Couple take bank to court after erroneous ad leads them to buy wrong property

A Krugersdorp couple are at the end of their tether after they "bought" their dream house showcased on a website, only to be told by the bank after they had paid that the wrong property had been advertised - what they had purchased was an empty stand with a half-built structure.

Now schoolteacher Cornelius Coetzee and his wife, Susanna Coetzee, a retired teacher, are taking Absa Bank to court as they insist on having the home they saw in the advertisement and that they had set their hearts on.

After viewing a picture of the house on, the couple went to inspect the property and paid for it in cash.

They even signed the deed of transfer papers without any of the parties at the time realising that it was for the "wrong" property.

The couple said in papers before the Pretoria High Court that in July 2011 Absa had on its website advertised and offered to sell a property in Krugersdorp for R910 000. The couple said the advertisement stated that the property was at 37 Loftus Road, Krugersdorp.

The advertisement had a picture and a brief description of the property - a four-bedroomed, two-bathroomed house. There was also a street map attached.

The Coetzees visited the property on July 8, 2011.

A security guard, employed by Absa and who guarded the house, opened the premises so they could view the house, they said.

The property was not occupied and had four bedrooms and two bathrooms, as stated in the advertisement.

It also appeared to be the same house as on the picture, they said.

The couple submitted an offer to purchase the property for the full price of R910 000. This was accepted by Absa, they said.

The amount was paid into the trust account of the bank's transferring attorneys and all the documentation was signed for the transfer of the property.

During August 2011 the keys were handed to the Coetzees and they proceeded with repairs to the amount of R200 000, pending the finalisation of the transfer.

They said the bank's transferring attorneys were in constant communication with them about the progress of the transfer.

Some time later an estate agent enquired from the couple whether they would be prepared to sell the stand which they had bought.

The couple were puzzled by this, as the property they had bought consisted of a house, and not only a stand.

It later transpired that the erf number stipulated in the advertisement and carried over to the deed of sale related to a different property - one with an empty stand and a halfbuilt structure.

The couple said Absa maintained that the street address and picture in the advertisement were both incorrect and it intended to sell the stand with the half-built structure.

Absa, through the website, subsequently changed the advertisement by replacing the picture of the property with one that displayed the stand and the half-built structure.

The bank also changed the address from Loftus Road to Wagtail Place, Krugersdorp.

The couple said it was now nearly two years since the incident and the matter remained unresolved.

The property had not been transferred into their name, the purchase money still remained in the trust account and they had not been paid for the improvements to the house.

It also appeared that someone else was now living in the Loftus Road property.

The couple will soon turn to court for an order directing the bank to transfer the house into their name.

The couple stated that the present value of the property was R2 million.
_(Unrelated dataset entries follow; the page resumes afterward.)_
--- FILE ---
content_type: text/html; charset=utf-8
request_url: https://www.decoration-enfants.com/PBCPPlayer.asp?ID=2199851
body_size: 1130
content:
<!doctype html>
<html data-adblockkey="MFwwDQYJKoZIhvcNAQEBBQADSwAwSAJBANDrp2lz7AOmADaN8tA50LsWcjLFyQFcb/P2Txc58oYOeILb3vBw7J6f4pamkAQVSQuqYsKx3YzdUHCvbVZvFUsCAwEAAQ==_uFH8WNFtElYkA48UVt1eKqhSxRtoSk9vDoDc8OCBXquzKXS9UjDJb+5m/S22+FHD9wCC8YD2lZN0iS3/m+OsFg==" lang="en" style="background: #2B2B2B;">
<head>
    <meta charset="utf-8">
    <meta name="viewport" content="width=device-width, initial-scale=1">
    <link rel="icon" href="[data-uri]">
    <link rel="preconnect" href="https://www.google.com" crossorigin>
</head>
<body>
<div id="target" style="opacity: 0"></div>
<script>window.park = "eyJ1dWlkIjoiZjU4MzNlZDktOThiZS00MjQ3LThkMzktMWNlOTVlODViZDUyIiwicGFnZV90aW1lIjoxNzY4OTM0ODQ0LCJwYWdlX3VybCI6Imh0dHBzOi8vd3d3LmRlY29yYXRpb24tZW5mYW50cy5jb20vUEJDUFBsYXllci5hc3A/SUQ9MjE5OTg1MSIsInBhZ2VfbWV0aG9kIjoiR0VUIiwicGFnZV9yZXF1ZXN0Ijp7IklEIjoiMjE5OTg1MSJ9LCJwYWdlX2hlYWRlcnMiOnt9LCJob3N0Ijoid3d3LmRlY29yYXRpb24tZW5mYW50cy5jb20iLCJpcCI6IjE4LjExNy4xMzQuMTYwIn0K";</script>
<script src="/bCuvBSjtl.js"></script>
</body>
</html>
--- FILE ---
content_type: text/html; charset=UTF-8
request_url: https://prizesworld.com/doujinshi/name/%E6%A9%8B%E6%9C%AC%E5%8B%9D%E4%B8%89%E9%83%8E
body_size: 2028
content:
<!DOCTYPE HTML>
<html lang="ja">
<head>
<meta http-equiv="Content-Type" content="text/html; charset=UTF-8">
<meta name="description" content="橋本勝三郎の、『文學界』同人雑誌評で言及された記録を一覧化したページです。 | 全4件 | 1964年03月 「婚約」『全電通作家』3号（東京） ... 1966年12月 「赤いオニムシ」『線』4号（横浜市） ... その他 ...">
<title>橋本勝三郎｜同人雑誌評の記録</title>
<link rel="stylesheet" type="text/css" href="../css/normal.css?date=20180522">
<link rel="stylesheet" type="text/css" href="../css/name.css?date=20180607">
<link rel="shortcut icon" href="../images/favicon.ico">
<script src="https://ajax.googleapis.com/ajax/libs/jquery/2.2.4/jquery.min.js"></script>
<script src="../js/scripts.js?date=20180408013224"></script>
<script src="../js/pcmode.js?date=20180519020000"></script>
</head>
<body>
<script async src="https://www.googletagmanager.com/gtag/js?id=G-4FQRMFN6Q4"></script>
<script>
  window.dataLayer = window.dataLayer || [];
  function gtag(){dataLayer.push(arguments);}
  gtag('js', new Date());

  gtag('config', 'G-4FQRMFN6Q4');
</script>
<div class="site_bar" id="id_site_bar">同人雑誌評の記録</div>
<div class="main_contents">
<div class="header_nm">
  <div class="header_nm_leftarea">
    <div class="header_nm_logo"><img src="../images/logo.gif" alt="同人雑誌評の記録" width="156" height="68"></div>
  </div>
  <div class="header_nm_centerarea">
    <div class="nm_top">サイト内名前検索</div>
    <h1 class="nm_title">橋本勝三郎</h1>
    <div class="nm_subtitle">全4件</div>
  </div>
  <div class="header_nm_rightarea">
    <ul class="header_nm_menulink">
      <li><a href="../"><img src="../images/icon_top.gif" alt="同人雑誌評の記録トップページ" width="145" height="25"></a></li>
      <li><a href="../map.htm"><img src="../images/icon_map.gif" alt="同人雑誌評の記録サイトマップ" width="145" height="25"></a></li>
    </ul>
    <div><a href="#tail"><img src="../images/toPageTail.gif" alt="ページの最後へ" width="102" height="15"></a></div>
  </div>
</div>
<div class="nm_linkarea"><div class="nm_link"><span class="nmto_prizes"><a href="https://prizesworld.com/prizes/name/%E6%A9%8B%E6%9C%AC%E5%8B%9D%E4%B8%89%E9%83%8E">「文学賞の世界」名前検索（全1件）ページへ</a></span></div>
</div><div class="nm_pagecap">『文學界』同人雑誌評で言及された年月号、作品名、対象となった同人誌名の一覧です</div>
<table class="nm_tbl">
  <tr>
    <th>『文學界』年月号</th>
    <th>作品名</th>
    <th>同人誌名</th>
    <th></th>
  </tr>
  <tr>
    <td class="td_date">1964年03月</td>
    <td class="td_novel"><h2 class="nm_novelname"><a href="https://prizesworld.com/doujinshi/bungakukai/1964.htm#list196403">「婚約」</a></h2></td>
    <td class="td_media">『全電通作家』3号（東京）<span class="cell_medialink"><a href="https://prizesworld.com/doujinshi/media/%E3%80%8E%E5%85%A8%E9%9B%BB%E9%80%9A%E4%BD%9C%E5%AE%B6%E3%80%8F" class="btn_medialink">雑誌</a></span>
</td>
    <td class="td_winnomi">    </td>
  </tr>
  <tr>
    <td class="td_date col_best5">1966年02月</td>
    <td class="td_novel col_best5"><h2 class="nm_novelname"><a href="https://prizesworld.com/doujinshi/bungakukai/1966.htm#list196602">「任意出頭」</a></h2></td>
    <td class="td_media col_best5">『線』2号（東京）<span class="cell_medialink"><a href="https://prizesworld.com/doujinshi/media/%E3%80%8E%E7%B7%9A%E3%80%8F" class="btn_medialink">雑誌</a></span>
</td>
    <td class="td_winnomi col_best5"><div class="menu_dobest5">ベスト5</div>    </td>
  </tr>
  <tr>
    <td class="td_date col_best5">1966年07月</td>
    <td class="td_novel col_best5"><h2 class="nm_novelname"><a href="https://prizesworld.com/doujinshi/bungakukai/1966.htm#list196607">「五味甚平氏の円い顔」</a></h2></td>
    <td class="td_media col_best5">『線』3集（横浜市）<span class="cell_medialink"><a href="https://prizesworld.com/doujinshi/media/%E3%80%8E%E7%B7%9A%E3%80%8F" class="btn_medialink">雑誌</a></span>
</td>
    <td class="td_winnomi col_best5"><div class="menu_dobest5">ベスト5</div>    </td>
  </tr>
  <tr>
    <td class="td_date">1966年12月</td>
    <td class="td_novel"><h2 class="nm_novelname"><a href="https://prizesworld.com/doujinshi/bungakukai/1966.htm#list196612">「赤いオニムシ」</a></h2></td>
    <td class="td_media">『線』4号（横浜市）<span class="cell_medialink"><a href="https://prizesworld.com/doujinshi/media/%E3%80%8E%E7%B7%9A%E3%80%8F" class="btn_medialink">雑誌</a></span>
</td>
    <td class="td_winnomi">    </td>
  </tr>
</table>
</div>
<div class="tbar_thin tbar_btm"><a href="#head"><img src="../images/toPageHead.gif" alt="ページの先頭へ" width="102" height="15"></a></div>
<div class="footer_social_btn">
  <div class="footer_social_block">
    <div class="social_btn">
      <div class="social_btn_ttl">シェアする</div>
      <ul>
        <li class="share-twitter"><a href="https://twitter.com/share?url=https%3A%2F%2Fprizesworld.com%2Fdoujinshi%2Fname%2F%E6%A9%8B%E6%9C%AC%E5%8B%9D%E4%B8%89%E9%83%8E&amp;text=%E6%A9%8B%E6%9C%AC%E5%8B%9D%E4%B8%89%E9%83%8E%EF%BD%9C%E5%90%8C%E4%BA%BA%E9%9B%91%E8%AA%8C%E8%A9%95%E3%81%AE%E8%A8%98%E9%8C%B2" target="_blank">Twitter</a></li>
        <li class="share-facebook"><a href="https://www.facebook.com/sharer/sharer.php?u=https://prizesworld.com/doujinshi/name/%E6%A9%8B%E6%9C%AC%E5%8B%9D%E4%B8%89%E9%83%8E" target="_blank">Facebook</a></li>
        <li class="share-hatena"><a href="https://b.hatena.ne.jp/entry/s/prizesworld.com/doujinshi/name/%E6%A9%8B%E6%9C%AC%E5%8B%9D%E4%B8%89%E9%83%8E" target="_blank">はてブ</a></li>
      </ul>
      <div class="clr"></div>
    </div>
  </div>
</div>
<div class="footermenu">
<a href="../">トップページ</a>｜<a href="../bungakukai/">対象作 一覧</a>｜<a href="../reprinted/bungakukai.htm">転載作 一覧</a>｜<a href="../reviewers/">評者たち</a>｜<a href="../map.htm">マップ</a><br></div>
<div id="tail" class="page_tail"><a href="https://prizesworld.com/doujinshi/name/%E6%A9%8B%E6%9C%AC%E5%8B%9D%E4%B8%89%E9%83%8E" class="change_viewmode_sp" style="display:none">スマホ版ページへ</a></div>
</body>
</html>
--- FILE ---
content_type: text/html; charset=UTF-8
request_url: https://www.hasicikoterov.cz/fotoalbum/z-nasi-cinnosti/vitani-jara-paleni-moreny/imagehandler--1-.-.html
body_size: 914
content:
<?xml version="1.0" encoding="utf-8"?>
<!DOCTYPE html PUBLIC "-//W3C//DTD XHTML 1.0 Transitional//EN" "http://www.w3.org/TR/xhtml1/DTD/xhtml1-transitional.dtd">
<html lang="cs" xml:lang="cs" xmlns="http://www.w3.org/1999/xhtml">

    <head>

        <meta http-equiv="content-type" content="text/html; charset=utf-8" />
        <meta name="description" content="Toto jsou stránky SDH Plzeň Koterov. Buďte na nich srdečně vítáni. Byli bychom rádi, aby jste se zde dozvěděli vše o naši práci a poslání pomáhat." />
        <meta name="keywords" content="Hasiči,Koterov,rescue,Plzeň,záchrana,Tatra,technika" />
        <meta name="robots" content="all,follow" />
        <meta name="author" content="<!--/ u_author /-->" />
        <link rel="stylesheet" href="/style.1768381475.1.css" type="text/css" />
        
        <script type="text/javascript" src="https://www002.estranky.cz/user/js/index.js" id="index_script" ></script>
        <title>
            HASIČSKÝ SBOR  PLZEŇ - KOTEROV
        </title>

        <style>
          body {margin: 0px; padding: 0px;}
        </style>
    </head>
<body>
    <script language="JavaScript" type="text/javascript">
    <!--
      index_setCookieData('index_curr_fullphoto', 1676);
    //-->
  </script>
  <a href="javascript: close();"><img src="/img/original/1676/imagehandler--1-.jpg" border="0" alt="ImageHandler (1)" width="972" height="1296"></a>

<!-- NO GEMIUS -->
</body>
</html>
They asked that if the court did not allow the house to be transferred into their name, that the bank be ordered to pay them R1 090 000 - the difference between the current value of the house and the purchase price already paid by them.

Absa, in defending the claim, said the property was, without its knowledge, wrongly described as being located in Loftus Street. But the title deed and description of the erf number as contained in the office of the Registrar of Deeds given on the advertisement was for the Wagtail Place property.

The bank said it was a bona fide mistake, which was not detected by either party at the time of signing the contract.

It said both parties signed the agreement for the purchase of the property as described in the title deed and as far as it was concerned, the couple bought the Wagtail Place stand.